En el suave hundimiento de Holappa en la noche (una noche de bar) resuena una memoria de seres rotos que cavilan frente a un chopp, un porrón o un vaso de whisky. La versión más gozosa de esa escena seguramente sea Cuida tu bufanda Tatiana, una road movie en la que dos varones y dos mujeres emprenden un viaje juntos y pasan la mayor parte del tiempo en restaurantes del camino emborrachándose, comiendo al paso o, en el caso del amigo del protagonista, tomando café hasta llegar a los temblores.

¿Cómo filmar estas historias sin caer en el golpe bajo, en la complacencia? Kaurismäki dio con la respuesta antes de formularse la pregunta: con una puesta en escena distanciada, calculada, tan severa como los rigores que gobiernan el mundo narrado. Los planos fijos, largos, iluminados casi siempre con el virtuosismo seco y pintoresco a la vez de Timo Salminen (fotógrafo dedicado casi exclusivamente a trabajar con Kaurismäki), contiene la tragedia de los protagonistas, le pone límites, sin renunciar por eso a filmar las pasiones, magmas emocionales que hay que aprender a leer en lugares que el cine olvidó cómo mirar: en un gesto torvo, en una mirada lanzada por la ventana, en el silencio que sobreviene ante una pregunta.

La precisión con la que Kaurismäki sigue el periplo de Ansa y Holappa permite trazar la genealogía de un cine díscolo, subterráneo, hermético (tiempo después se dirá: deadpan), cuyos orígenes hay que rastrear primero en Bresson o en el ecosistema estético de algunos film noir (por ejemplo, en el ascetismo de los policiales de Jean-Pierre Melville).

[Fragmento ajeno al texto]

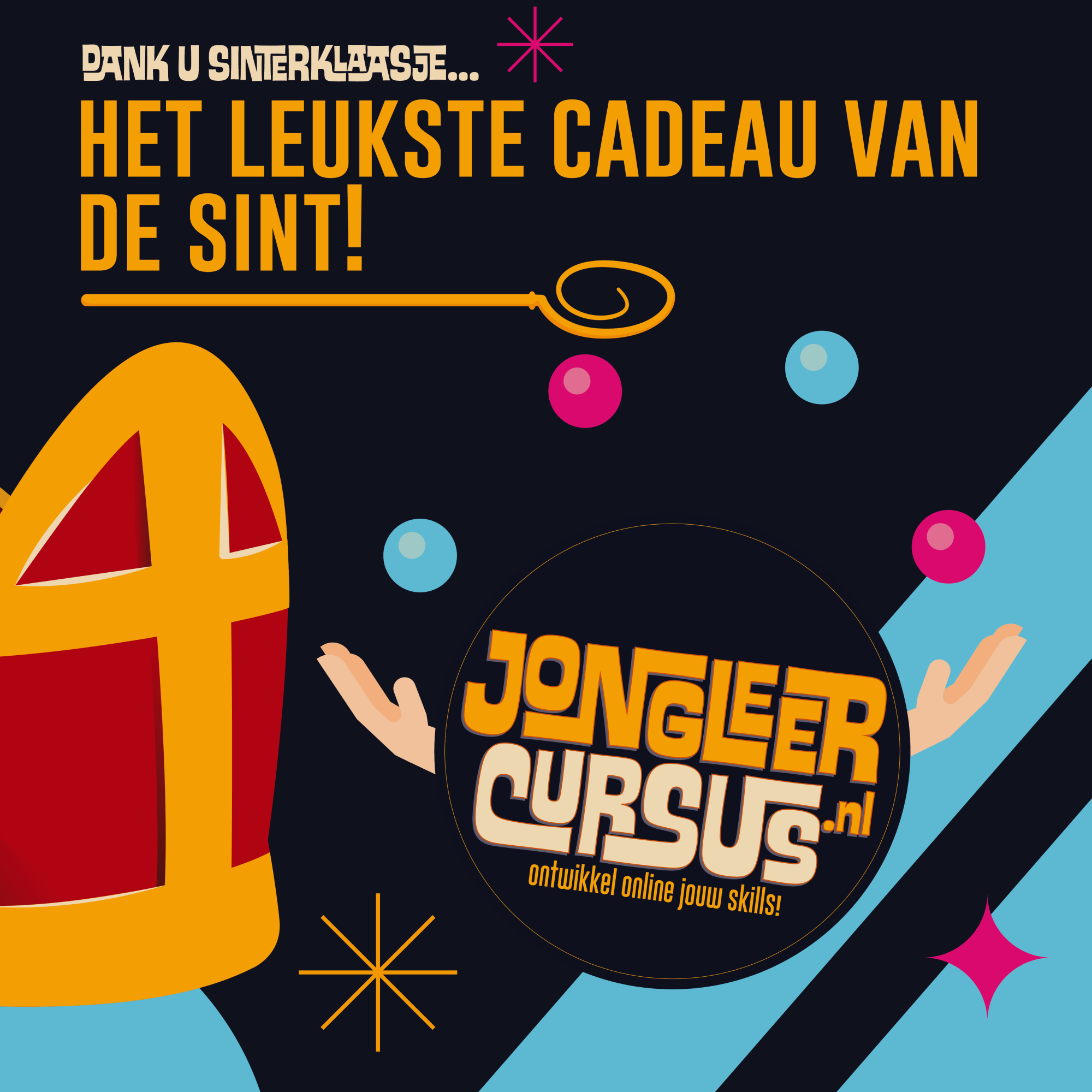 Sinterklaas cadeau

El programa de ese cine continúa después en la filmografía del propio Kaurismäki y de contemporáneos suyos como Jarmusch (al que Hojas de otoño rinde homenaje exhibiendo un fragmento de Los muertos no mueren, por lejos la peor película de Jarmusch –pero a los amigos se los defiende justamente en las malas–). Finalmente, las expansiones escasas y erráticas de esa tradición pueden rastrearse hoy en el cine de Wes Anderson o de Martín Rejtman.

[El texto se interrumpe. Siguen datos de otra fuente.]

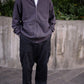 WASEW - Two Face Zip Sweat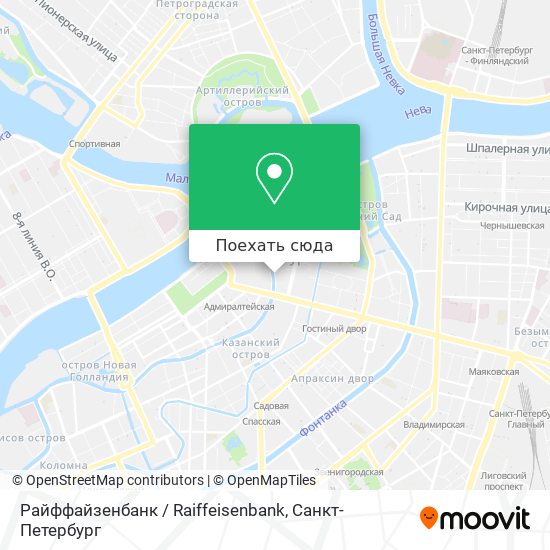 Карта Райффайзенбанк / Raiffeisenbank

Con su primera película en seis años, Kaurismäki recuerda que su cine conecta la modernidad bressoniana con la observación alucinada de Jarmusch o las comedias tristes de Anderson. Las de Kaurismäki son también, casi siempre y a su manera, comedias lunares que encuentran en la desolación y la intemperie sus materiales fundantes y que hacen de la melancolía su divisa primordial.